Non basta aggiungere un’etichetta “eco” a un vestito per dichiararsi sostenibili. A ricordarlo è l’Autorità Garante della Concorrenza e del Mercato (AGCM), che ha sanzionato Shein con una multa da un milione di euro per greenwashing.
Il colosso cinese dell’ultra fast fashion è stato infatti accusato di aver diffuso messaggi ingannevoli sulla sostenibilità dei propri prodotti, inducendo i consumatori a credere in un’impronta ambientale più virtuosa di quella reale.
Al centro del provvedimento, le affermazioni veicolate sul sito europeo della piattaforma: secondo l’AGCM, la comunicazione ambientale dell’azienda era “vaga, generica e/o eccessivamente enfatica”, e in altri casi “omissiva e ingannevole”.
L’indagine, avviata nel settembre scorso, si è conclusa con un giudizio netto: Shein avrebbe fatto leva su promesse di sostenibilità prive di fondamento, in un settore, quello della fast fashion, che per sua natura è tra i più inquinanti dell’industria globale.
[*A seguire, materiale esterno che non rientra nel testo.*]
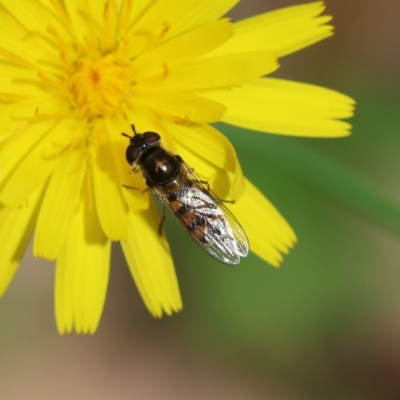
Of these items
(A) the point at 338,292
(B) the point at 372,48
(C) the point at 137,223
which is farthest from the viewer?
(B) the point at 372,48

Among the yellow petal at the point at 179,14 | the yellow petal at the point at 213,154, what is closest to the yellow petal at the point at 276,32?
the yellow petal at the point at 179,14

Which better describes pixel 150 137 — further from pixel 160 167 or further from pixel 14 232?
pixel 14 232

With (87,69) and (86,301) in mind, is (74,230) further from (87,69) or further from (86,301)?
(87,69)

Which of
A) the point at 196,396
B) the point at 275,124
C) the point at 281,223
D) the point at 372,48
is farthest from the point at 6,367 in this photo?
the point at 372,48

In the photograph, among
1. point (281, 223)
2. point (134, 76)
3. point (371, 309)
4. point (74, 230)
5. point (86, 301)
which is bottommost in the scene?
point (371, 309)

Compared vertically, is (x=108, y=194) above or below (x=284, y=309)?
above

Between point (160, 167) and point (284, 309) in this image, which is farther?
point (284, 309)

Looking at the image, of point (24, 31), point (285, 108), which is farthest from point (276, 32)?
point (24, 31)

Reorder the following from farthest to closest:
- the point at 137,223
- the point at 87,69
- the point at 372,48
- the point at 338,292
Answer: the point at 372,48 → the point at 338,292 → the point at 137,223 → the point at 87,69
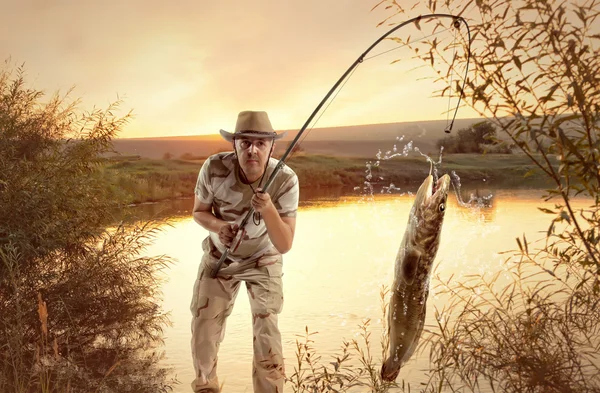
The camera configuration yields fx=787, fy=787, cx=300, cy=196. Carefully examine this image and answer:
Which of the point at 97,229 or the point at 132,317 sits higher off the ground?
the point at 97,229

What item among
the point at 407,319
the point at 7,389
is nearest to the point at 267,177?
the point at 407,319

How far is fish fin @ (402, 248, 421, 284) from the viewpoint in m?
3.78

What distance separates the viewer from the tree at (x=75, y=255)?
7.72 metres

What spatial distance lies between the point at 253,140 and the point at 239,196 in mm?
431

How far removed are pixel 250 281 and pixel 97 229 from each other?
137 inches

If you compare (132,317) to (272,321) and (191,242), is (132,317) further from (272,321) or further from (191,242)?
(191,242)

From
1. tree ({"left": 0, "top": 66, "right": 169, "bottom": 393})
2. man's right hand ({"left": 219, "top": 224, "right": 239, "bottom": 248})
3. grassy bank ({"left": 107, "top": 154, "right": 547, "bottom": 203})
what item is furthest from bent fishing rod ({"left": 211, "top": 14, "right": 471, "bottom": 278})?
grassy bank ({"left": 107, "top": 154, "right": 547, "bottom": 203})

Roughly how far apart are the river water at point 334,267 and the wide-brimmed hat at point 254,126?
137cm

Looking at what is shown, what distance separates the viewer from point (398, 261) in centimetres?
388

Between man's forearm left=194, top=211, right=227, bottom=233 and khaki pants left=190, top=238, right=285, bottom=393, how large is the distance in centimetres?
24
Shein: una collezione non troppo “green”
L’attenzione dell’Autorità si è concentrata in particolare sulla linea “evoluSHEIN by design”, promossa come una collezione prodotta con metodi più sostenibili e responsabili. Ma secondo l’indagine, le credenziali ambientali dichiarate risultano sovrastimate.
Il messaggio veicolato ai clienti è che i capi siano realizzati con materiali eco-compatibili e siano interamente riciclabili: “un fatto che, considerando le fibre utilizzate e i sistemi di riciclo attualmente esistenti, non corrisponde al vero”, ha sentenziato l’AGCM.
Anche il presunto “design circolare” dei prodotti è stato smentito: le dichiarazioni su riciclabilità e riuso sono state ritenute false o quantomeno fuorvianti.
Non solo: a essere contestate sono state anche le promesse generiche dell’azienda di ridurre le proprie emissioni di gas serra del 25% entro il 2030 e di raggiungere la neutralità climatica entro il 2050. Obiettivi che, secondo il garante, cozzano con l’aumento effettivo delle emissioni registrato nel 2023 e nel 2024.
Più responsabilità per chi inquina di più
A pesare sulla decisione finale è stato anche un principio di maggiore responsabilità legato alla natura stessa dell’attività di Shein.
L’AGCM ha sottolineato che “l’onere di diligenza” richiesto all’azienda è più elevato proprio perché opera in un settore “altamente inquinante e con metodi altamente inquinanti”, come quelli della fast e super-fast fashion. Un modello che si fonda su una produzione massiva, a basso costo e a rapidissimo turnover, con impatti ambientali enormi in termini di consumi idrici, emissioni e rifiuti tessili.
Non si tratta del primo scivolone europeo per Shein: poco più di un mese fa, anche l’autorità francese aveva comminato alla piattaforma una sanzione ben più pesante (40 milioni di euro) per sconti fittizi e pubblicità ambientali ingannevoli.
Lo scenario si complica ulteriormente se si guarda alle ambizioni finanziarie della società. Shein, infatti, starebbe preparando la quotazione in Borsa a Londra, una mossa che l’ha esposta a un controllo più attento da parte delle autorità e dell’opinione pubblica.
La gestione opaca delle condizioni di lavoro nella catena di produzione e la credibilità ambientale sono oggi due fronti delicati per l’azienda, il cui modello di business appare sempre meno compatibile con le istanze di sostenibilità e trasparenza richieste dal mercato globale.